Black Pazuzu was standing on the eastern shore of Lake Titicaca, chewing coca leaves with President Evo Morales, when he had a vision. It was the ghost of Kevin DuBrow, urging Black Pazuzu to “cum on, feel the noize.” The late Quiet Riot vocalist was resplendent in a red leather jacket he had borrowed from drummer Frankie Banali. He was thrusting his hips suggestively and doing that sweeping index finger move that had become de rigueur on the Sunset Strip back in what Black Pazuzu’s American friends referred to as “the day.”

At this point, however, Black Pazuzu was not even aware that Kevin DuBrow had recently passed on. Had he known, he no doubt would have thought it both sad and bizarre that even in death, Quiet Riot’s lead singer was relegated to covering Slade. And because bad English-language puns seem not as bad when English is your second language, it also would have occurred to him that the vocalist’s “metal health” had finally failed.


“I think the coca leaves are getting to me, Evo.”


Only when Black Pazuzu said this, he said it in Spanish.


“I know what you mean,” Morales replied, also in Spanish. The Bolivian president casually produced a banana from his coat pocket, peeled it, and took a bite. Suddenly and without preamble, he began cursing the Coca-Cola Company aloud.


Black Pazuzu groaned audibly. He knew this presidential diatribe well. Coca-Cola was the only American corporation authorized by the US federal government to import and process coca leaves from Bolivia. The gringos had also forbid the export of coca leaves to anywhere else in the world and had been funding coca crop eradication in Bolivia since 1988. This preposterous and flawed transnational scheme was called Law 1008, and Black Pazuzu was familiar with its articles and provisions. Morales himself despised it, and had famously appeared before the UN after his election, making a clear distinction between coca and its most notorious byproduct while denouncing Law 1008 to the palefaces’ pale faces. And here on the bank of Lake Titicaca, he denounced it again.


“The worst enemy of humanity is US capitalism,” Morales said for what Black Pazuzu felt was easily the thousandth time since the two men had first snorted rails off the back of a toilet tank at an Inquisition show in La Paz five years ago. (Inquisition is Morales’ favorite band—he even secretly had them flown in to play a private post-inauguration bash.) “That is what provokes uprisings like our own, a rebellion against a system, against a neo-liberal model, which is the representation of a savage capitalism.”

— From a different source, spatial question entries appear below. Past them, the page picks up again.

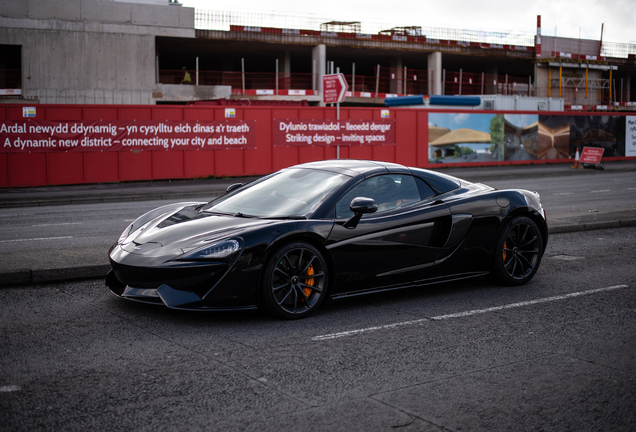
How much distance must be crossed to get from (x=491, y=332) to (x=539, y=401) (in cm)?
144

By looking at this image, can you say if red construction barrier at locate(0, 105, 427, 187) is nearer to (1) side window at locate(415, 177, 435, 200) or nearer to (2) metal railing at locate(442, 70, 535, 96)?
(1) side window at locate(415, 177, 435, 200)

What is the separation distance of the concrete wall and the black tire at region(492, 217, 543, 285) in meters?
32.3

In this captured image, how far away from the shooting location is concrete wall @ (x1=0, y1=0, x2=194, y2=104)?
34.8 m

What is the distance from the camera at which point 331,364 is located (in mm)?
4465

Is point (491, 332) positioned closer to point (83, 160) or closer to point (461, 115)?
point (83, 160)

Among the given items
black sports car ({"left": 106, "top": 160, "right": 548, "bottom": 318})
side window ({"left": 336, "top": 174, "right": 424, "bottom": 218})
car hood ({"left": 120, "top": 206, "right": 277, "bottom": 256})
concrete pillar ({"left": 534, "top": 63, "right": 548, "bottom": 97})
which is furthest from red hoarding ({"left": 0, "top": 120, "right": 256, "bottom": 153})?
concrete pillar ({"left": 534, "top": 63, "right": 548, "bottom": 97})

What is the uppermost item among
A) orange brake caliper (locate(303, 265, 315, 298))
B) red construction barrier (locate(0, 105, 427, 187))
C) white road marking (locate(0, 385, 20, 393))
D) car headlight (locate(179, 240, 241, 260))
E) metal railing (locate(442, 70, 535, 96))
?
metal railing (locate(442, 70, 535, 96))

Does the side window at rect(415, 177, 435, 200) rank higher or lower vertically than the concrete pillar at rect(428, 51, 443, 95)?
lower

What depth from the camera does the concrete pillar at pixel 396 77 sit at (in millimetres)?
46250

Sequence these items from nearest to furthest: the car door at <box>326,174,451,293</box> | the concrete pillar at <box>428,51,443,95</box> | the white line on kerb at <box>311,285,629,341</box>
Answer: the white line on kerb at <box>311,285,629,341</box> → the car door at <box>326,174,451,293</box> → the concrete pillar at <box>428,51,443,95</box>

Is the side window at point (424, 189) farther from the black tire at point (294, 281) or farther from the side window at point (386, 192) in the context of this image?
the black tire at point (294, 281)

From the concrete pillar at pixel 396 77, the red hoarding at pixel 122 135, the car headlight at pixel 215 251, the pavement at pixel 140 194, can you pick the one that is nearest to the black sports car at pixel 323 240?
the car headlight at pixel 215 251

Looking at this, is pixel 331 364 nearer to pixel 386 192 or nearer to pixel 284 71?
pixel 386 192

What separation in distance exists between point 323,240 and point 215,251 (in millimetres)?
941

Had there been a large crowd of coca farmers gathered, Morales’ words would have surely been met with cheers and applause. But Black Pazuzu’s thoughts had moved on to a recurring fantasy he liked to call “Live Mystical Violence.”


He imagined himself onstage in full corpsepaint, stripped to the waist and soaked in goats’ blood as he and his band shredded their way though their signature song, “La creación, la traición, la violación y la caida de los Angeles,” the unholy berserker aggression of which would no doubt bring the eternal full-metal furies of both Lucifer and Viracocha down up on the heads of gringo and brown man alike. As usual, the audience was comprised entirely of topless women and the members of Slayer.

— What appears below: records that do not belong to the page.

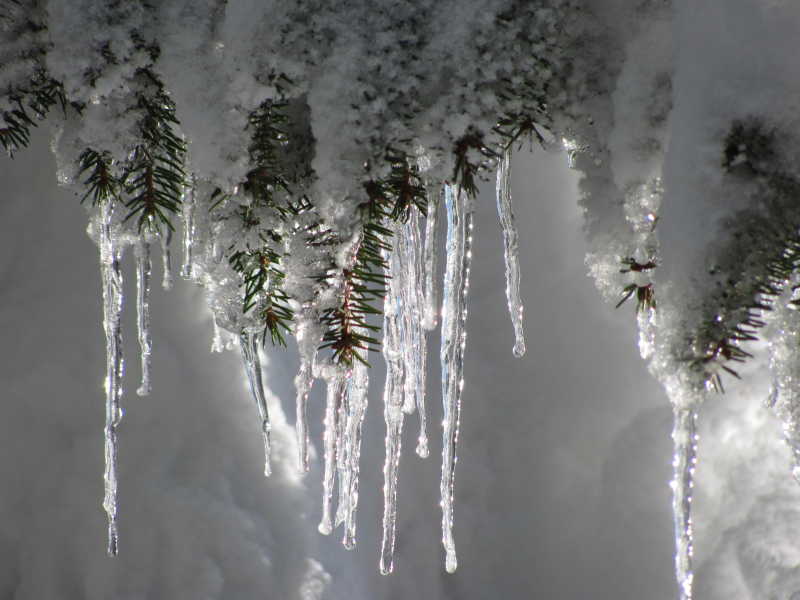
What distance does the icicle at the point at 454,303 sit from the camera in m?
0.56

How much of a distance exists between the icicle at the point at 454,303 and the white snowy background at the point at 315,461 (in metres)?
1.36

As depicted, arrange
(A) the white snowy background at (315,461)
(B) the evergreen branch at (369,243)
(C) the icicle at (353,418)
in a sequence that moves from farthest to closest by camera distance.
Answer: (A) the white snowy background at (315,461), (C) the icicle at (353,418), (B) the evergreen branch at (369,243)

“Fuck, yeah,” Black Pazuzu muttered as his eyes rolled back in his head. “Muerte total…”


“Silencio!” Morales shrieked, cocking his ear toward the jungle. “It’s the FARC guerillas! They’ve come to assassinate me!” The Bolivian president began calling out for his bodyguards.


A branch snapped. Tropical vegetation rustled. A pair of silhouetted figures stepped out from the dense underbrush into the sweaty Bolivian dusk. At first, Black Pazuzu couldn’t make out their faces, but he could tell they were holding hands. As the figures drew closer, Morales whipped out his TEC-9 and a machete. Just as the president was about to go shit-house on the approaching interlopers, Black Pazuzu stayed his hand. He recognized these men: It was Kevin DuBrow and former Quiet Riot guitarist Randy Rhoads.


“Hey, dudes—we’re getting the band back together,” DuBrow said with a smile. “You in?”


They all laughed and shook hands. They sat on the bank of Lake Titicaca and chewed coca leaves, plotting what would surely be their complete domination of the world metal circuit.


By the time the sun rose the next morning, all four of them had vanished.